[DATA PROVIDED]:
• • • • • • •

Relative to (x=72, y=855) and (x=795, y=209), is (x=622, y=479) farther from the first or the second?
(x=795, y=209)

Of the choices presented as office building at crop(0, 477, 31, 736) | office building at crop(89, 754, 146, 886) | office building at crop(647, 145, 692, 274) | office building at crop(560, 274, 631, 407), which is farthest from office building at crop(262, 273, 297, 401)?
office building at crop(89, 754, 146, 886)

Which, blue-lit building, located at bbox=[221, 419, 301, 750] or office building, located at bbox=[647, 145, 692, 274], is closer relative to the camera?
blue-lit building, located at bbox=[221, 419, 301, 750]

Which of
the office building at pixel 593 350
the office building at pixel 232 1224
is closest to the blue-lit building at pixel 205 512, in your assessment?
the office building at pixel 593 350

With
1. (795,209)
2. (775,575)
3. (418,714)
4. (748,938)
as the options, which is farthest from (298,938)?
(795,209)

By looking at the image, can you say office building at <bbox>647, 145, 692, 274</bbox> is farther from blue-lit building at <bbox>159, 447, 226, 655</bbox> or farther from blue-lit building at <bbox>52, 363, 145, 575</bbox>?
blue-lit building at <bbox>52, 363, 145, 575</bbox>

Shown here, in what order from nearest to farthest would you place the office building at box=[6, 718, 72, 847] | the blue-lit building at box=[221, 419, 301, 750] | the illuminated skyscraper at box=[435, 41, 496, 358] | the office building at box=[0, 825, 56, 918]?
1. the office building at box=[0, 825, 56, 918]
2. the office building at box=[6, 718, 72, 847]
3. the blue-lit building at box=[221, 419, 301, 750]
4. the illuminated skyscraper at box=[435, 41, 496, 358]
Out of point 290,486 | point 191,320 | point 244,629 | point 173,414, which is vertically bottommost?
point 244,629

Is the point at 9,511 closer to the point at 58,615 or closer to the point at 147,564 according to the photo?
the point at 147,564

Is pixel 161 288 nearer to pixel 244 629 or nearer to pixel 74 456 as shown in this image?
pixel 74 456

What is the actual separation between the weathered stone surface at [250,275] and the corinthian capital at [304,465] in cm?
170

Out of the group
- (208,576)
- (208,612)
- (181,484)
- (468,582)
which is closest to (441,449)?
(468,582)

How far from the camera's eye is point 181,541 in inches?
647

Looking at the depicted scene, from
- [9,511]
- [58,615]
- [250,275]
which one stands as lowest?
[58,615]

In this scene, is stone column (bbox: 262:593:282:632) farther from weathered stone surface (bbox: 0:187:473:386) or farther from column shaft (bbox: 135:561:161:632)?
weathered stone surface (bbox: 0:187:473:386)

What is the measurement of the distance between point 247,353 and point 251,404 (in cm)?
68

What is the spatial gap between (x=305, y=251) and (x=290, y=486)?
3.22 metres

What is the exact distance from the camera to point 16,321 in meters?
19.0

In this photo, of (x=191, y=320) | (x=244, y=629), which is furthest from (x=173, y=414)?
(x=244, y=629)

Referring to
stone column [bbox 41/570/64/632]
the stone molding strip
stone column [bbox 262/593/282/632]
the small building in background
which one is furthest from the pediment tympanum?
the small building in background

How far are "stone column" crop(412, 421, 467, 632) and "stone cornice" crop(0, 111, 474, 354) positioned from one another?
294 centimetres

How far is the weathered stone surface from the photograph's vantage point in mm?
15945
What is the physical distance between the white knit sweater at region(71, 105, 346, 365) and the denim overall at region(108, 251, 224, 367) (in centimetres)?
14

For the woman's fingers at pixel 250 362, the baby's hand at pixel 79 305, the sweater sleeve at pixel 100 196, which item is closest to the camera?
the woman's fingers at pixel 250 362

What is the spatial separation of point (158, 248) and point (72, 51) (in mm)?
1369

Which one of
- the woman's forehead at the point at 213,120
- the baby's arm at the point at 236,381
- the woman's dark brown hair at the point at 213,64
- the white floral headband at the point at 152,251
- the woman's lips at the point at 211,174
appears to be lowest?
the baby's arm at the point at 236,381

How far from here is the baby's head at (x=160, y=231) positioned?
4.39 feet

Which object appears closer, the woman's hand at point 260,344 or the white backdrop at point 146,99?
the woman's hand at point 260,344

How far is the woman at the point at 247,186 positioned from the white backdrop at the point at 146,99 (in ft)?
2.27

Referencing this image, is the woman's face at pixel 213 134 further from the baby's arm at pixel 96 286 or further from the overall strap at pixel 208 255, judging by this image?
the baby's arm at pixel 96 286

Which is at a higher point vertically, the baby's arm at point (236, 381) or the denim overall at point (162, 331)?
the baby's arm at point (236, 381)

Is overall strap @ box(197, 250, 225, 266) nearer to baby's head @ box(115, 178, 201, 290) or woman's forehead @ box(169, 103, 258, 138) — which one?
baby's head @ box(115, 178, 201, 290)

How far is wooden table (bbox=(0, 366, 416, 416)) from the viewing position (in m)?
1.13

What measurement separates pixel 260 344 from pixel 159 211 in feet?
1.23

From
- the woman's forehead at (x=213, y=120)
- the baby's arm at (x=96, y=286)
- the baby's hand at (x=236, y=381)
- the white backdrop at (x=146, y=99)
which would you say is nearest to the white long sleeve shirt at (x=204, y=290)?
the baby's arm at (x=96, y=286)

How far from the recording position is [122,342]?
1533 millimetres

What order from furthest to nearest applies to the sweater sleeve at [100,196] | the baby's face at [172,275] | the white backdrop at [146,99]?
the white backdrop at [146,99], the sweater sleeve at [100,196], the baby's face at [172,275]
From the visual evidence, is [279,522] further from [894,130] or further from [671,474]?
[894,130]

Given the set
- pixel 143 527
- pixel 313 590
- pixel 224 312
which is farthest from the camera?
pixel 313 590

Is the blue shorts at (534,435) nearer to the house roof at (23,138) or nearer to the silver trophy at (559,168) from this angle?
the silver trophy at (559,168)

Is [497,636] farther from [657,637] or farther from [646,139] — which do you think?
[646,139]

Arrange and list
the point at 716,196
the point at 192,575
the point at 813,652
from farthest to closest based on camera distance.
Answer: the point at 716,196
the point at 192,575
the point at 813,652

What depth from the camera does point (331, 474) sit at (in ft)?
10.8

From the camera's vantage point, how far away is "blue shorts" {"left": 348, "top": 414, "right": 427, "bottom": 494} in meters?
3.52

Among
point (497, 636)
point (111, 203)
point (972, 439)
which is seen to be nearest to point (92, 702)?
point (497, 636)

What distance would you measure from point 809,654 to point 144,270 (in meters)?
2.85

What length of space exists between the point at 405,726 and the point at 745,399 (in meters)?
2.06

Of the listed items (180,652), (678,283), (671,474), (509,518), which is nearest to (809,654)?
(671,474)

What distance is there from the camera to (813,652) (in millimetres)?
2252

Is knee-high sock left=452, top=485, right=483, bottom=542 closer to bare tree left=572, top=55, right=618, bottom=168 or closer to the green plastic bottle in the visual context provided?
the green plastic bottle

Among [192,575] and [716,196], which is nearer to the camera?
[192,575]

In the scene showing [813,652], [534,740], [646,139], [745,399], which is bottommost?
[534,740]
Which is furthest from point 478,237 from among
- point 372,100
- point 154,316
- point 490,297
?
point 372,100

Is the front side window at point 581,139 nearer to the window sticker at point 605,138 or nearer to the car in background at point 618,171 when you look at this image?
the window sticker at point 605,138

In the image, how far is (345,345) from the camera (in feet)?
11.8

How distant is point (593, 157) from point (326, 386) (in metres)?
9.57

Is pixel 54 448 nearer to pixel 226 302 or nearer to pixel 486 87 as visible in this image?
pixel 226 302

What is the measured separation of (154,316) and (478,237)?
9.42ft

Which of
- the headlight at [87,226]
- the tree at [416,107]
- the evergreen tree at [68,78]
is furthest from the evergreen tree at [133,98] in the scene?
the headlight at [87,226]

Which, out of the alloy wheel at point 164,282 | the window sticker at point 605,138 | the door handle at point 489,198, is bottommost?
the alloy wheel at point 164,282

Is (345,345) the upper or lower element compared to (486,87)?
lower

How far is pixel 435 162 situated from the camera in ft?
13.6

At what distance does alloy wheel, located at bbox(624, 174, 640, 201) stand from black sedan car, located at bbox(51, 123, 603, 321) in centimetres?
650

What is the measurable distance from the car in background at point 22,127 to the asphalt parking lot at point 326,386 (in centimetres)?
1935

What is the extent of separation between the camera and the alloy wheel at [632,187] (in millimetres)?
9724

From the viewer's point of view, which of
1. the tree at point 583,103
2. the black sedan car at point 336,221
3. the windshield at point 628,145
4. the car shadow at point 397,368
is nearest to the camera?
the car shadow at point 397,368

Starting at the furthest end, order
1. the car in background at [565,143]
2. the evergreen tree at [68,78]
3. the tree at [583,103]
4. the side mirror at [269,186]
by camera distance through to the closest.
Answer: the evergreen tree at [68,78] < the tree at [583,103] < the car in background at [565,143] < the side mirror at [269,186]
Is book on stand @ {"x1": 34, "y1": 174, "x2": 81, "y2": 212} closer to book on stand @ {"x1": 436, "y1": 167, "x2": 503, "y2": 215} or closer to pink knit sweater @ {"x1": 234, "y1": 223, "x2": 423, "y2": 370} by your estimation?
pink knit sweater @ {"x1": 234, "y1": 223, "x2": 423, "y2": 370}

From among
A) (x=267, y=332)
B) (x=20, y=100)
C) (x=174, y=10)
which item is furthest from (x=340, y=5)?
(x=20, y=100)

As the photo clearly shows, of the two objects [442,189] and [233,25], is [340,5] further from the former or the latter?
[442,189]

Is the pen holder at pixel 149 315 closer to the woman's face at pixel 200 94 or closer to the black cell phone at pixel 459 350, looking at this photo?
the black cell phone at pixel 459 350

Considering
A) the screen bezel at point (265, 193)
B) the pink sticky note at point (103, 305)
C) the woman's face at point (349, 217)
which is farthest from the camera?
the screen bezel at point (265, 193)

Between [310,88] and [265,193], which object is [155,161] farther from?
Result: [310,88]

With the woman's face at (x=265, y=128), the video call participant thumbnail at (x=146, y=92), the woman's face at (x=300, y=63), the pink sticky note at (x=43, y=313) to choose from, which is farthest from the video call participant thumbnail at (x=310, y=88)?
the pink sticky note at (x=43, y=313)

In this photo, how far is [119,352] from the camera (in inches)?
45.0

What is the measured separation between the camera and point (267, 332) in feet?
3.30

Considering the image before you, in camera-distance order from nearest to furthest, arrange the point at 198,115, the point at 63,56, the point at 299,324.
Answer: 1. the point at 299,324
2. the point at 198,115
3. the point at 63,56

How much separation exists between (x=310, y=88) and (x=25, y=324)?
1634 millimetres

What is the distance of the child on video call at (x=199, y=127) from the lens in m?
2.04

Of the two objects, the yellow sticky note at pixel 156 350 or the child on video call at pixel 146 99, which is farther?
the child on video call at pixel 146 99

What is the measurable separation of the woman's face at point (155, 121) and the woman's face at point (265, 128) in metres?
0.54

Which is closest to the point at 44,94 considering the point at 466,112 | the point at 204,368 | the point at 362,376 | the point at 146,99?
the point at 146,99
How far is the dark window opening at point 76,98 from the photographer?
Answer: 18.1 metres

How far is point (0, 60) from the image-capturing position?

• • • • • • •

[REQUIREMENTS]:
Reproduce the portion of the records that begins with the line containing "Shown here, in" and ends with the line containing "1. the office", replacing "order" with "sequence" and leaving everything else unchanged.

[EXERCISE ANSWER]:
Shown here, in what sequence from nearest to farthest would you place the office building at box=[6, 718, 72, 847] | the blue-lit building at box=[221, 419, 301, 750] | the illuminated skyscraper at box=[435, 41, 496, 358] | the office building at box=[0, 825, 56, 918]?
1. the office building at box=[0, 825, 56, 918]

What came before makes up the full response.